Using the listing below, please print exactly the lines from the one with "Retrieval of key" through the one with "radiative transfer model". Leave out every picture.

- **Recorded data**:
/---

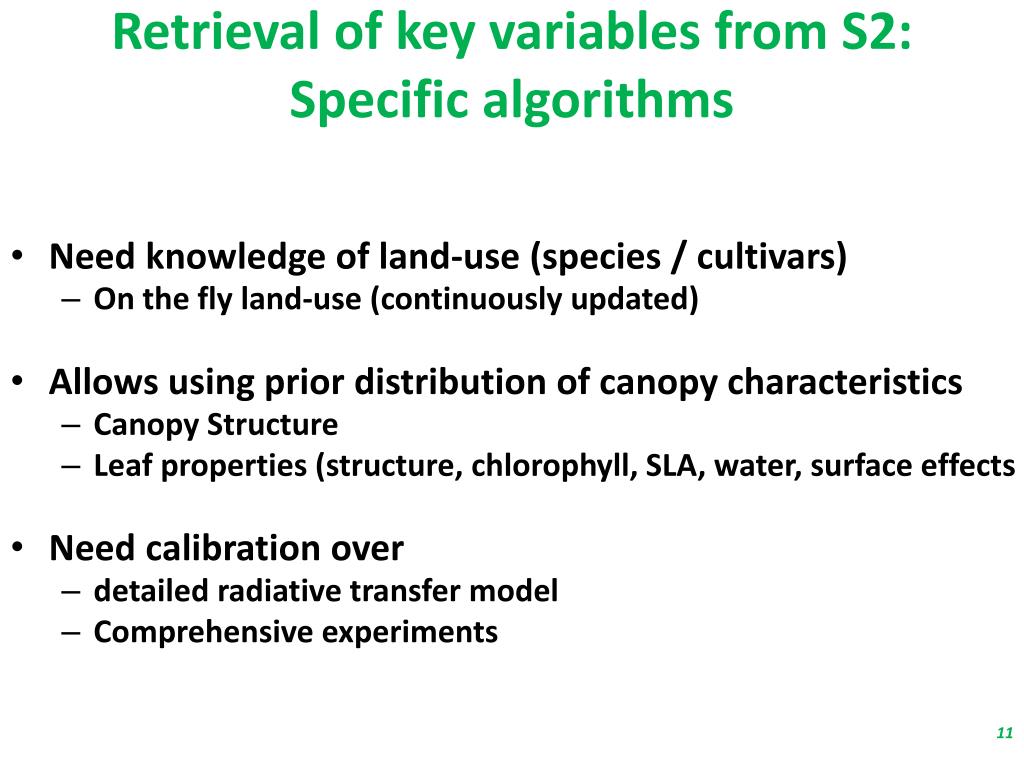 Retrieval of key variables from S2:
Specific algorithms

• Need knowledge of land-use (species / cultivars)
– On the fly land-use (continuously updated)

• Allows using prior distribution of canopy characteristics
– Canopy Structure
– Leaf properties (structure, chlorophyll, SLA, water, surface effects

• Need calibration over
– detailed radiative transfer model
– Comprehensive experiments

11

\---
/---

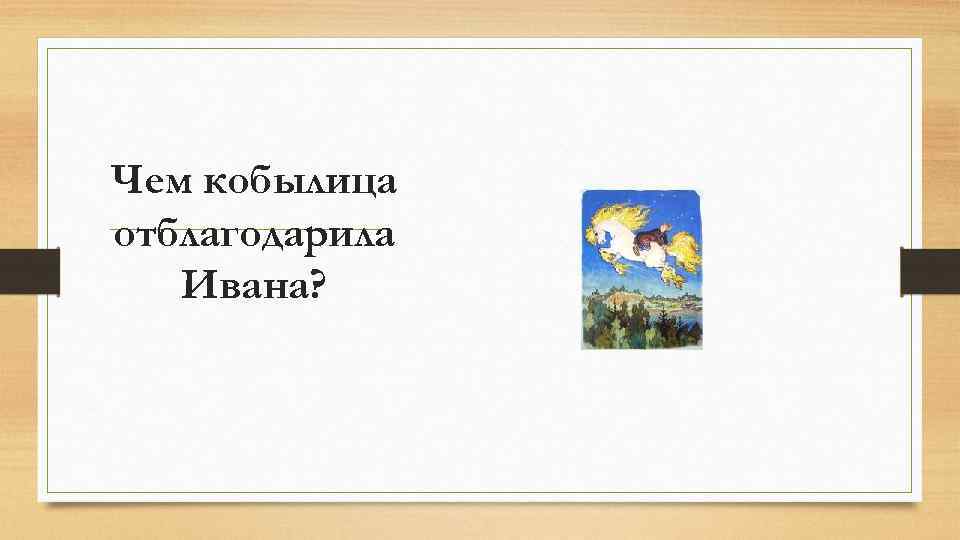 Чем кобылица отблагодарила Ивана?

\---
/---

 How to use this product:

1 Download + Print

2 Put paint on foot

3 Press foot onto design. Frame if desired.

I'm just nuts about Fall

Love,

\---

- **Task response**:
 Retrieval of key variables from S2:
Specific algorithms

• Need knowledge of land-use (species / cultivars)
– On the fly land-use (continuously updated)

• Allows using prior distribution of canopy characteristics
– Canopy Structure
– Leaf properties (structure, chlorophyll, SLA, water, surface effects

• Need calibration over
– detailed radiative transfer model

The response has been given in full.